Les déconfinés du Théâtre du Blog parlent aux déconfinés (suite)

Véronique Hotte, critique dramatique et enseignante

 -Qu’avez-vous fait pendant ces deux mois où le temps s’est comme arrêté et que faites-vous en ce moment?

- Je continue à enseigner comme tous les professeurs grâce à Internet à mes élèves de 4 ème et 3 ème du collège Gustave Flaubert dans le XIII ème à Paris. Mais c’est plus difficile qu’avec des lycéens. Ils sont habitués à manipuler leurs téléphones portables  mais ils  maîtrisent moins bien l’ordinateur.  Comme ils n’en ont pas tous, le collège leur a prêté des tablettes. Nous continuons donc à travailler sur le programme de langue française. 

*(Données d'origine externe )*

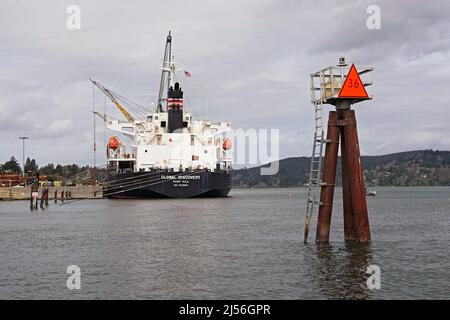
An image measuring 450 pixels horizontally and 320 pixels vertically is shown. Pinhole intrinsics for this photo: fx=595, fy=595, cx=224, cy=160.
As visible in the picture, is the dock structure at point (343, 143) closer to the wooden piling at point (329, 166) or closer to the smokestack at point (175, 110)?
the wooden piling at point (329, 166)

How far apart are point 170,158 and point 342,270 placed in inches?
2254

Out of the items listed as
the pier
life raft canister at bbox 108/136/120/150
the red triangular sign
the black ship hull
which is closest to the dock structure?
the red triangular sign

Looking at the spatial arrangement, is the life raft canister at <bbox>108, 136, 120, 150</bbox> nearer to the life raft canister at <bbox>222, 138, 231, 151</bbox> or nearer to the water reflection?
the life raft canister at <bbox>222, 138, 231, 151</bbox>

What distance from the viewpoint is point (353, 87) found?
24406 mm

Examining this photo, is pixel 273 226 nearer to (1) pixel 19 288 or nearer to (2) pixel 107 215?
(2) pixel 107 215

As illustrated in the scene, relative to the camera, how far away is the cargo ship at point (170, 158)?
7569 cm

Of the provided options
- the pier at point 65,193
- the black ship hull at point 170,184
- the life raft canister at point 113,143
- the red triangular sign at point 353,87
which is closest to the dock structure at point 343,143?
the red triangular sign at point 353,87

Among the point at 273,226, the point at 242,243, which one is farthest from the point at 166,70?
the point at 242,243

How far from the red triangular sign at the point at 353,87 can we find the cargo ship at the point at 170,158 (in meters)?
51.6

Mais l’Atelier-Théâtre avec des intervenants du Théâtre de la Cité Universitaire: Alexandre Zeff qui va y mettre en scène une adaptation de Tropiques de la violence, un roman sur la jeunesse de Mayotte toujours en confinement un thème socio-économique sensible,  de Natacha Appanah. Les comédiens intervenants Assane Timbo et Julien Cheminade ne peuvent plus faire travailler les élèves pour le moment, peut-être en juin…

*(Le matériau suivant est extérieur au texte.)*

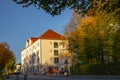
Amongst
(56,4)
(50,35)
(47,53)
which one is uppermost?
(50,35)

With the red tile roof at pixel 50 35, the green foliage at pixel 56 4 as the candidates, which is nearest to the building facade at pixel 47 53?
the red tile roof at pixel 50 35

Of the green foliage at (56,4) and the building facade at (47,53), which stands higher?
the building facade at (47,53)

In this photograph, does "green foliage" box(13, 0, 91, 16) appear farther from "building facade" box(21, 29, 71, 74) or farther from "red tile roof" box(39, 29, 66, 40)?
"red tile roof" box(39, 29, 66, 40)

-Et à part cela vous lisez beaucoup comme la plupart d’entre nous?

-Oui, bien sûr d’abord Femmes et littérature, une Histoire culturelle des femmes, un panorama quasiment complet des œuvres de femmes du Moyen-Âge, au XXI ème siècle en France et dans les pays francophones.  Et aussi La Cheffe, roman d’une cuisinière de Marie N’Diaye.  Mais je lis peu de théâtre… Plutôt des pièces comme celles d’Ivan Viripaev, certaines de Michel Vinaver ou de Joël Pommerat que je connaissais  moins bien. Et Scènes de lecture de Saint-Augustin à Proust, une anthologie qui regroupe cent  textes illustrant les différentes manières de lire, c’est-à-dire les rapports à l’objet-livre.

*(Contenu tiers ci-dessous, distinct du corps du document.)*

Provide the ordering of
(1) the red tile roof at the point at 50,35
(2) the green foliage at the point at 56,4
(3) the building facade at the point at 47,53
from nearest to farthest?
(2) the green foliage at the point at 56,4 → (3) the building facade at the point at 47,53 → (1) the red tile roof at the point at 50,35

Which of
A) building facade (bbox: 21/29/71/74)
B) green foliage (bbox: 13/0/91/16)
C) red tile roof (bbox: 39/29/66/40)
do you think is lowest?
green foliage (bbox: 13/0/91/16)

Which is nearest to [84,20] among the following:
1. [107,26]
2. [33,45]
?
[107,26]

-Et les captations que tous les théâtres veulent sans cesse nous refiler?

-Désolée mais je n’y trouve pas mon compte, quelque soit par ailleurs leur qualité… J’ai ainsi vu Roméo et Juliette de Shakespeare dans la mise en scène d’Eric Ruf ou Brand d’Ibsen dans celle de Stéphane Braunschweig. Mais bon, ce n’est jamais du spectacle vivant. Y manque ce regard immédiat sur le monde, ce filtre toujours étonnant de l »ici et maintenant » sur les problèmes éternels que nous offre un texte de théâtre, qu’il ait été écrit il y a  plusieurs siècles ou très récemment, avec cette référence et cette sensibilité à l’existence qui nous sont si précieuses!

 Mais je préfère regarder d’anciens films sur Henri, le site de la Cinémathèque française comme La Chute de la maison Usher ou La Glace à trois faces d’après Paul Morand de Jean Epstein. Ou encore La Belle Noiseuse.

Photo X

La Belle Noiseuse Photo X

 Ou Ne touchez pas la hache d’après La Duchesse de Langeais de Jacques Rivette et  Feu Matthias Pascal d’après Pirandello de Marcel L’Herbier…

-Et la question qui taraude tous les professionnels: le festival d’Avignon et les autres?

-C’est vraiment triste qu’il n’ait pas lieu et celui d’Avignon me manquera. Qu’on le veuille ou non, c’est un bon baromètre du théâtre en France. Quant à cette Semaine d’art prévue pour le remplacer en novembre, il y manquera une dimension. Une chose est sûre: on était arrivé dans le off à une limite dans  la démesure et la prolifération. Et il faut réfléchir à ce que peut être l’avenir du In et privilégier une dimension populaire et non plus l’entre-soi comme ces dernières années… Cela dit, je n’ai pas assez d’éléments pour en parler. Ceux qui ont les cartes en main, doivent prendre les bonnes décisions et on regrette que Macron ne soit pas vraiment proche de la Culture.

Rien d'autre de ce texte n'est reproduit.